Oleh: Rudi Hartono
(Trans Indonesia Sumenep)
TROL, – Menjamur bagai cendawan dimusim penghujan pabrik rokok dapat ditemui di berbagai tempat apa lagi di kabupaten Sumenep.
Situasi demikian harusnya sangat menggembirakan warga dengan kesempatan mendapatkan pekerjaan namun hal itu tidak berimbas dilihat dari banyaknya pabrik-pabrik rokok yang makin menjamur di berbagai pelosok desa.
Disisi lain Pemkab maupun pemerintah pusat dapat menumpuk uang pendapatan dari pita cukai. Benarkah begitu ?
Sedangkan rokok ilegal dan pabrik rokok nakal terbukti masih “digdaya” alias pemangku kepentingan kalah sakti.
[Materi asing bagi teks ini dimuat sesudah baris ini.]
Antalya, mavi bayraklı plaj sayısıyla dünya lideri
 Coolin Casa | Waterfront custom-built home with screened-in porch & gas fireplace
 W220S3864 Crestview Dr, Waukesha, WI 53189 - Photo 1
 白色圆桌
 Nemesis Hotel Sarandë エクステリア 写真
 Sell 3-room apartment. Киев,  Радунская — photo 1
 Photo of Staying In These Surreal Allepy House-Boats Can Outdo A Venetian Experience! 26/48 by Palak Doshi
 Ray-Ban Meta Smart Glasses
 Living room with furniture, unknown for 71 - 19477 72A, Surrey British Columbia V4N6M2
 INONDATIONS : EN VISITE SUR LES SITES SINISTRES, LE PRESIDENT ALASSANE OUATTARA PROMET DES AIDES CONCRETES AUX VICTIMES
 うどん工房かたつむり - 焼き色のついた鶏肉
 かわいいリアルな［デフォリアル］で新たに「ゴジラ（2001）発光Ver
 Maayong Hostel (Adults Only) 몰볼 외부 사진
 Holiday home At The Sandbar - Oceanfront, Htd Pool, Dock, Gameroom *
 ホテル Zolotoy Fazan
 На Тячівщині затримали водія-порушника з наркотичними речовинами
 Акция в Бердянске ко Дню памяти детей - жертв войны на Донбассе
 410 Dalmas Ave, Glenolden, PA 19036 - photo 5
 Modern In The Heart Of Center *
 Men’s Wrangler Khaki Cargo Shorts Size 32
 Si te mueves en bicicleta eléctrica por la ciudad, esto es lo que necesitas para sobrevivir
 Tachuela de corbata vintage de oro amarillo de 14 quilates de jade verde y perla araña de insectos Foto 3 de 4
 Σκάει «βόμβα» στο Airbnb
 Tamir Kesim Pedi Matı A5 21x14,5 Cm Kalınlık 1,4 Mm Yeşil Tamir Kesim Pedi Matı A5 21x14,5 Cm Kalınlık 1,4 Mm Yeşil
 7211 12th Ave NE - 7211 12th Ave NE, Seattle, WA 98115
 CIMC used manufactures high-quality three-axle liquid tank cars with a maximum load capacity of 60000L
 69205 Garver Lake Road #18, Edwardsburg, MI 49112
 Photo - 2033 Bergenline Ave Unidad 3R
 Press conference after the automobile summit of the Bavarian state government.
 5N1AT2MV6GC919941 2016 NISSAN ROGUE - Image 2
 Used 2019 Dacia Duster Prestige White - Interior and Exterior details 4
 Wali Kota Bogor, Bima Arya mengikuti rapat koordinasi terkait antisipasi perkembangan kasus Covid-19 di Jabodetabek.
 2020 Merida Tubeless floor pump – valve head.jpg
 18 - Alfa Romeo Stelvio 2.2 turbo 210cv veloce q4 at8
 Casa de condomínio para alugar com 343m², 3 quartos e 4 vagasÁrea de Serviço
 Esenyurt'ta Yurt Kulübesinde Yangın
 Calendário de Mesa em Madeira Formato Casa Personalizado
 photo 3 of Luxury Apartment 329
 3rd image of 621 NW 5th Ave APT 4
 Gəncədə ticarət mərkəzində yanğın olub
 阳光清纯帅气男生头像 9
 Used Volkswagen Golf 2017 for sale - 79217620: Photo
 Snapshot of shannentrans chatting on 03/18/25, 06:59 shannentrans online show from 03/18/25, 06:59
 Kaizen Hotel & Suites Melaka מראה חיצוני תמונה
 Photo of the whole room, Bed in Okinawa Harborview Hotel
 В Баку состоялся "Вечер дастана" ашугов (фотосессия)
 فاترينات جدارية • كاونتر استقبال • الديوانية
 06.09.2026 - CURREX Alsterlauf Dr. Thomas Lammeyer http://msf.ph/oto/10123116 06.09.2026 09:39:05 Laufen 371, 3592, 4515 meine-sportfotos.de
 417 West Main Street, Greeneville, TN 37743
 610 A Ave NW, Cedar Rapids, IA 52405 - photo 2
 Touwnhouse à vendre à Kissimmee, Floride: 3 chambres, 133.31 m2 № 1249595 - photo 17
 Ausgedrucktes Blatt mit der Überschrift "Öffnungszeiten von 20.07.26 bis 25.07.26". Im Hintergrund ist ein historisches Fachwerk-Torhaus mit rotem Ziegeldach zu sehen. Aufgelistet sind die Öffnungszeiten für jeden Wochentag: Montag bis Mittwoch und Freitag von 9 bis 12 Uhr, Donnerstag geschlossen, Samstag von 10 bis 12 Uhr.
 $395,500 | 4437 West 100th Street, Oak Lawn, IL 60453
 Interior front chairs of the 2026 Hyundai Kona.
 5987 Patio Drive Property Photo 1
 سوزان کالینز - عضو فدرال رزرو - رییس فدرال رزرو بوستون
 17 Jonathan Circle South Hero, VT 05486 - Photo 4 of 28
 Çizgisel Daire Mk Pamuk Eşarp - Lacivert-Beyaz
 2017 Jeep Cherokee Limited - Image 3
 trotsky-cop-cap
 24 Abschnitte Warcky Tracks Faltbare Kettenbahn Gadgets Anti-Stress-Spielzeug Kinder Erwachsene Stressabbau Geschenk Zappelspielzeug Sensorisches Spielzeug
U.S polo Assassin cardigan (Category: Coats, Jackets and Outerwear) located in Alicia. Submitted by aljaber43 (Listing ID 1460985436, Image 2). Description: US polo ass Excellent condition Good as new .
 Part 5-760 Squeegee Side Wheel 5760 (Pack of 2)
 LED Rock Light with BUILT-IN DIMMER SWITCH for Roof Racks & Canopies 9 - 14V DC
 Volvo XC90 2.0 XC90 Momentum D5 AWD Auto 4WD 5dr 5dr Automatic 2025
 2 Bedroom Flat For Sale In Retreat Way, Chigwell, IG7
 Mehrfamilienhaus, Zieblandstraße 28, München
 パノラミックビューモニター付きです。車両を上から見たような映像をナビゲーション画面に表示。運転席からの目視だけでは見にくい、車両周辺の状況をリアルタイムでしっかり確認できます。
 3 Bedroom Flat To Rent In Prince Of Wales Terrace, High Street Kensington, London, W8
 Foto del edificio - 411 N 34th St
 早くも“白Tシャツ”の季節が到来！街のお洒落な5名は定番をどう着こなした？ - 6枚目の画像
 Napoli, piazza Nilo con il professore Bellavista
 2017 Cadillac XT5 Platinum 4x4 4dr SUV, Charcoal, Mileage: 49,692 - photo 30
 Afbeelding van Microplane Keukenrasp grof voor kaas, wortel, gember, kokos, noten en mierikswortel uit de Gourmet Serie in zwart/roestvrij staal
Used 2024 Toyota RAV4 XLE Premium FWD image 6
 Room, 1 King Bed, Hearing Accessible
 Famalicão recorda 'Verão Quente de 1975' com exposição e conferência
Ini dibuktikan dengan masih banyaknya rokok ilegal yang beredar.
Pita Cukai Dan Dugaan Persekongkolan
Rokok ilegal kita anggap saja sebagai rokok yang tidak dilekati pita cukai atau dilekati pita cukai bekas, atau pita cukai bukan peruntukannya
Seperti pabrik rokok, misalanya anggap saja pabrik rokok berijin, memiliki pabrik, gudang bahan baku, gudang produk rokok jadi, ada mesin dll, tapi tidak pernah memproduksi rokok tapi bisa mendapatkan pita cukai rokok.
Jika selama ini pemangku kebijakan dengan tagline “Gempur Rokok Ilegal” tetapi peredaran rokok tetap merajalela, apa artinya?.
Kasihan “duit” dihamburkan untuk program yang tidak pernah menyurutkan peredaran rokok ilegal, yang berujung pada minim atau pemerintah rugi.
Naaah pernahkan pemangku kebijakan menelisik salah satu penyebab kerugian yang dialami yaitu soal pita cukai rokok.
Cerita Warga Soal Mafia Pita Cukai Rokok
Cerita ini bermula dari salah satu warga kabupaten Sumenep, setelah ditelusuri ternyata “eh memang benar kayaknya”. Tapi biar saja para pemangku kebijakan yang berhak memastikan kebenaranya.
Saya beranggapan pabrik tersebut diduga hanya dijadikan formalitas untuk mendapatkan pita cukai rokok dari Bea Cukai Madura.
Seakan-akan pabrik tersebut memproduksi rokok padahal stok tembakaunya tidak ada, sama sekali tidak ada kegiatan, hal itu patut diduga ada kongkalikong dengan Bea Cukai setempat biar bisa medapat jatah kouta pita cukai mengeluarkan pita cukai jenis SKT.
Selanjutnya pita cukai tersebut diyakini tidak digunakan sendiri namun dijual lagi ke perusahaan lain (bahkan kata warga dijual hingga ke Sidoarjo) sebab banyaknya kasus rokok salah tempel hal itu tidak menutup kemungkinan pita cukai tersebut didapat dari pabrik rokok nakal alias fiktif.
Menjamurnya pabrik kecil di salah satu kecamatan yang ada di kabupaten Sumenep itu tidak bermanfaat bagi masyarakat baik itu dari sisi serapan tenaga kerja, sebab pabrik tersebut diduga kuat hanya dijadikan formalitas untuk mendapatkan jatah kouta pita cukai biar bisa nebus pita cukai.
Seharusnya Bea Cukai madura rutin melakukan monitoring terhadap pabrik itu.
Sebab mafia pita cukai ini cerdik mengelabuhi bea cukai dengan cara me-Markup administrasi guna bisa mengajukan penebusan pita cukai
“Saya minta bea cukai Pamekasan harus betul-betul jeli dalam memberikan penebusan pita cukai kepada pemilik PR sebab banyak perusahaan yang diduga fiktif hanya dijadikan formalitas tapi sebenarnya pabrik tersebut tidak memiliki bahan baku yang cukup”, kata seorang aktivis.
Selama ini kan banyak kasus penyalahgunaan pita cukai atau yang disebut salah tempel, hal itu diyakini bukan salah tempel tapi sengaja dibuat seperti itu karena pita cukai Sigaret Kretek Tangan (SKT) dipasang ke Sigaret Kretek Mesin (SKM), atau ditempelkan ke rokok filter Sebab jika dilihat dari harganya jauh lebih murah antara SKT dan SKM,
Menjamurnya pabrik rokok fiktif dan ditemukannya pabrik nakal bukan mustahil pita cukai rokok menjadi “permainan” yang tetap menyenangkan.